Back to Chapter Back to Chapter

Case 2h :

Falsification—A Picture is worth a thousand problems

Professor Lim roared at the three students,

"Those two images there cost us half our grant funding. We will use them as many times as we can, wherever we can".

"How dare those reviewers get persnickety with us about a single image being used more than once? And who are they to decide what is original? The research is original, the images are original, the paper is original work. We sent it for review at the same time—the same day even, as the Cell piece. Cell just happens to be a better and faster journal. If these stupid reviewers did their jobs in a timely manner, we wouldn't have this problem".

"If you want to be an academic, Jansen, you best learn how to deal with nonsense like this. If you want to continue in this lab, you need to find a way to solve this problem… today".

And, with that Professor Lim stormed out of the lab, leaving Jansen (the post-doc in the lab), Zane, and Armin (two PhD students) wondering what this all meant for them and, more pressingly, how to please Professor Lim!

The problem arose when the editors of Metabolism finally returned the reviews of the paper that the lab had submitted 5 months ago. Cell had only taken 8 weeks to review the paper, the group turned around revisions in a week, and the paper was accepted 11 weeks from original submission. Metabolism had taken twice as long for first reviews!
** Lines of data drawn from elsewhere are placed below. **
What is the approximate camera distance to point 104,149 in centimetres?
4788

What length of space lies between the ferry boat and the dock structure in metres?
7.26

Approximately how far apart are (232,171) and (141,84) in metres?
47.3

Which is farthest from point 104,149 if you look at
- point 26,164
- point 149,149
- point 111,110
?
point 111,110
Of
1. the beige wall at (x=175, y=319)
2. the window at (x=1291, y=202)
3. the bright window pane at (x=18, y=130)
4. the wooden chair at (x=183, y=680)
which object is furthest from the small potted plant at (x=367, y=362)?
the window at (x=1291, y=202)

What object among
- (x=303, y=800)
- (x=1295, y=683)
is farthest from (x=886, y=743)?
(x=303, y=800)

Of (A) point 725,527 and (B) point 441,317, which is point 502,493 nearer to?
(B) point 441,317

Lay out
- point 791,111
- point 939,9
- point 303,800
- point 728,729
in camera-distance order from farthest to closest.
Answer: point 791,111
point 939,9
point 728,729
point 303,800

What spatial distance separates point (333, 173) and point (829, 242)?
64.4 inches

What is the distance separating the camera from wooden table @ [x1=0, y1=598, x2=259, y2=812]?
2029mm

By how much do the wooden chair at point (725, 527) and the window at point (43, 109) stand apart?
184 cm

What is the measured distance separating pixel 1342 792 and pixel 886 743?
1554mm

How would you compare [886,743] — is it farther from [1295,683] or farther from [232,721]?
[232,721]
When the group submitted the two papers in question, they had submitted the same two, critical, photos to the journals. Cell had put the images up in their "on-line first" journal, and one reviewer at Metabolism told the editor that s/he had found duplicate images in the lab's paper. This was, nominally true, but there was no way to cite images under review in one journal, being reviewed by another, was there?

As the most senior "student" in the lab, Jansen felt obligated to fix the problem. After walking down for a cigarette and coffee break (he had recently started to smoke again due to stress in the lab), he came up with, what he believed to be a brilliant idea.

The images in question were the best of a series of cell photos taken and the lab had the files of the "bad" images available. Jansen thought aloud, talking to the frogs and mosquitoes,

"All of the images have a time and date stamp. We can cut the relevant parts of the image we want to use and paste it into a file with a different time and date stamp. That way, we can resubmit to Metabolism, claiming we uploaded the image from the wrong date, and the images look different enough to reviewers that they won't believe they are duplicates (it was just a "filing" error), and we can get around this whole mess of duplicate submission".

Jansen returned to the lab with a bit more enthusiasm, ready to tell Zane and Armin his brilliant plan. They could solve the problem, please Professor Lim, get the editors off their backs, and, with any luck would be home in time for dinner at a proper hour!

  Case Questions
  • Can you identify any problems with Jansen's proposal?
  • Are these problems better or worse than those which already exist?
  • What might the team have done to prevent any of these problems in the first place?
  • What are the consequences if you follow Jansen's plan?
  • Will following Jansen's plan make things better or worse?
     

Imagine that you are Armin or Zane and Jansen comes to reveal his plan to you:

  • What is your response to Jansen?
  • Would this constitute a case of duplicate submission?
  • Would this be a case of image manipulation?